Data manufacturing architect
Companies in the data business offer even more specialized roles. For example, Bloomberg recently hired someone to fill a new role of data manufacturing architect on its CTO Data Science team.
The data manufacturing architect helps Bloomberg create high-quality structured data for its financial services customers, including more than 325,000 Bloomberg Terminal clients. The data comes out of unstructured, noisy sources, says Gideon Mann, head of data science, in Bloomberg’s Office of the CTO.
“These numbers must be precise and accurate, with standards beyond those of most industries and academics,” he says.
The data manufacturing architect works deep domain specialists in Bloomberg’s global data department, he says. Bloomberg is also hiring for a number of other specialized AI jobs right now, including AI research scientist, AI quantitative research scientist, human computation architect, senior ML engineer for media data science, and senior software engineer for distributed systems.
These roles require experience in AL, ML, natural language processing, information retrieval and quantitative finance, says Anju Kambadur, head of AI engineering at Bloomberg, and they should have expertise in programming languages such as Python, Java and C++. But communication, collaboration and product development skills are also important, he adds, “in particular the ability to work and communicate across organizational boundaries and across disciplines.”
AI quality assurance manager
Additional AI-related jobs are emerging to fill the needs of bleeding-edge companies, as they try to figure out how to allocate responsibilities around nascent AI practices.

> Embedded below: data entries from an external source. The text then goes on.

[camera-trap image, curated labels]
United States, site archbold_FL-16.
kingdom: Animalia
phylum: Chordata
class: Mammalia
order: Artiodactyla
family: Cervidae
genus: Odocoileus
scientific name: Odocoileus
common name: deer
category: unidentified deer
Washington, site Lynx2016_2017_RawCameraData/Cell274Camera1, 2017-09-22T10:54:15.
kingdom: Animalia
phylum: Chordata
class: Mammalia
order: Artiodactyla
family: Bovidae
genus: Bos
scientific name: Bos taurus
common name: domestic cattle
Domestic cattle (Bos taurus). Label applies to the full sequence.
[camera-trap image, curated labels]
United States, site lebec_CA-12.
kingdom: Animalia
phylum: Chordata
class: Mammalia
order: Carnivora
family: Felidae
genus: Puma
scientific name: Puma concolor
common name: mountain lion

Some of these jobs don’t really exist yet on the job market, and most won’t have a standardized curriculum or typical career development path.
Take, for example, the emerging role of AI quality assurance manager, which could be viewed as evolving from a traditional software quality assurance job, but quality assurance for AI projects is dramatically different. The code itself is rarely the issue, for example, although a company may choose the wrong algorithm for the project at hand. What is more important are incomplete, out of date, or biased training data sets.
Biased data is a particularly thorny problem that can lead not only to bad results, but also regulatory implications, bad publicity, fines, or lawsuits.
“Nobody really understands how bias gets into the data, and how to try to get it out of the data,” says John O’Neil, chief data scientist at Edgewise Networks, recently acquired by Zscaler. “It’s an active area of research. As far as I know, there’s not a place you can go and say, here are the rules, and if you follow the rules, you’ll be okay.”
Citizen data scientist
According to Gartner, by 2024, AI power users will fill the talent gap for data scientists. These “citizen data scientists,” as Gartner calls them, will be able to perform AI-related tasks because the tools needed to deploy advanced analytics, machine learning and artificial intelligence will become easier and easier to use.
Don’t look for this as a job title, however. Instead, experience with “citizen data scientist” tools, such as Auto ML, will be part of job descriptions for a range of job functions.
“The traditional data scientists are expensive to hire, scale and train,” says Ryohei Fujimaki, CEO and founder at DotData, an AI platform company.
But around 28 percent of AI and machine learning initiatives have failed, according to IDC’s March survey, in large part due to skills shortages. “Lack of staff with necessary expertise is reported as one of the primary reasons for the failure,” IDC’s Jyoti says.
That means that there is pent-up demand for reskilling of workers for AI and ML skills, she says.
And more and more of a need for “citizen data scientists,” says DotData’s Fujimaki.